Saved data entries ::
++++++++++

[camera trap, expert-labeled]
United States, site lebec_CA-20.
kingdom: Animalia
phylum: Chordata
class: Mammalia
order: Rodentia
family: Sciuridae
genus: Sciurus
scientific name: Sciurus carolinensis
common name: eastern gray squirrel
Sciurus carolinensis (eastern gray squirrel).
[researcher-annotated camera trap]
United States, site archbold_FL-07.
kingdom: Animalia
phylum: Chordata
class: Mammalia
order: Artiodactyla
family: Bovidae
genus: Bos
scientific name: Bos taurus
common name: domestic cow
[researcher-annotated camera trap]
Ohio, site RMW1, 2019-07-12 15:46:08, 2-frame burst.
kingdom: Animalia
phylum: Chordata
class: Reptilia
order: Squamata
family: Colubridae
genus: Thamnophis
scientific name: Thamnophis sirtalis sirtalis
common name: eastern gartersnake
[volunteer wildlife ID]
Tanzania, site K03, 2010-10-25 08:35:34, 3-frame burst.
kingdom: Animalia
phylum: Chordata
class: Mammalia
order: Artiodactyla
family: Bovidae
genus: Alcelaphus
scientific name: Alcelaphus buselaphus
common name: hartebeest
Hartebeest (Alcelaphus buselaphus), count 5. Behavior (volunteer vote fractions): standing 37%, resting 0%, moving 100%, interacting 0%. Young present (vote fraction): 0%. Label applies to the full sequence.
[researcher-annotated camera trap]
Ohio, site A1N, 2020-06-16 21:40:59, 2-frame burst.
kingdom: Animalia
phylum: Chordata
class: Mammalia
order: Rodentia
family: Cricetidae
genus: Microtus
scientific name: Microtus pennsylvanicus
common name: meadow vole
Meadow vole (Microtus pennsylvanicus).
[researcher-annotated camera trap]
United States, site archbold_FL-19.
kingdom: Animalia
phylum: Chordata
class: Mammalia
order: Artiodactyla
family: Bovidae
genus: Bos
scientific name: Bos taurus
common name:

++++++++++

TASK ITEM :: Send back every entry precisely as given.

RESULT FOR THIS EXERCISE ::
[camera trap, expert-labeled]
United States, site lebec_CA-20.
kingdom: Animalia
phylum: Chordata
class: Mammalia
order: Rodentia
family: Sciuridae
genus: Sciurus
scientific name: Sciurus carolinensis
common name: eastern gray squirrel
Sciurus carolinensis (eastern gray squirrel).
[researcher-annotated camera trap]
United States, site archbold_FL-07.
kingdom: Animalia
phylum: Chordata
class: Mammalia
order: Artiodactyla
family: Bovidae
genus: Bos
scientific name: Bos taurus
common name: domestic cow
[researcher-annotated camera trap]
Ohio, site RMW1, 2019-07-12 15:46:08, 2-frame burst.
kingdom: Animalia
phylum: Chordata
class: Reptilia
order: Squamata
family: Colubridae
genus: Thamnophis
scientific name: Thamnophis sirtalis sirtalis
common name: eastern gartersnake
[volunteer wildlife ID]
Tanzania, site K03, 2010-10-25 08:35:34, 3-frame burst.
kingdom: Animalia
phylum: Chordata
class: Mammalia
order: Artiodactyla
family: Bovidae
genus: Alcelaphus
scientific name: Alcelaphus buselaphus
common name: hartebeest
Hartebeest (Alcelaphus buselaphus), count 5. Behavior (volunteer vote fractions): standing 37%, resting 0%, moving 100%, interacting 0%. Young present (vote fraction): 0%. Label applies to the full sequence.
[researcher-annotated camera trap]
Ohio, site A1N, 2020-06-16 21:40:59, 2-frame burst.
kingdom: Animalia
phylum: Chordata
class: Mammalia
order: Rodentia
family: Cricetidae
genus: Microtus
scientific name: Microtus pennsylvanicus
common name: meadow vole
Meadow vole (Microtus pennsylvanicus).
[researcher-annotated camera trap]
United States, site archbold_FL-19.
kingdom: Animalia
phylum: Chordata
class: Mammalia
order: Artiodactyla
family: Bovidae
genus: Bos
scientific name: Bos taurus
common name:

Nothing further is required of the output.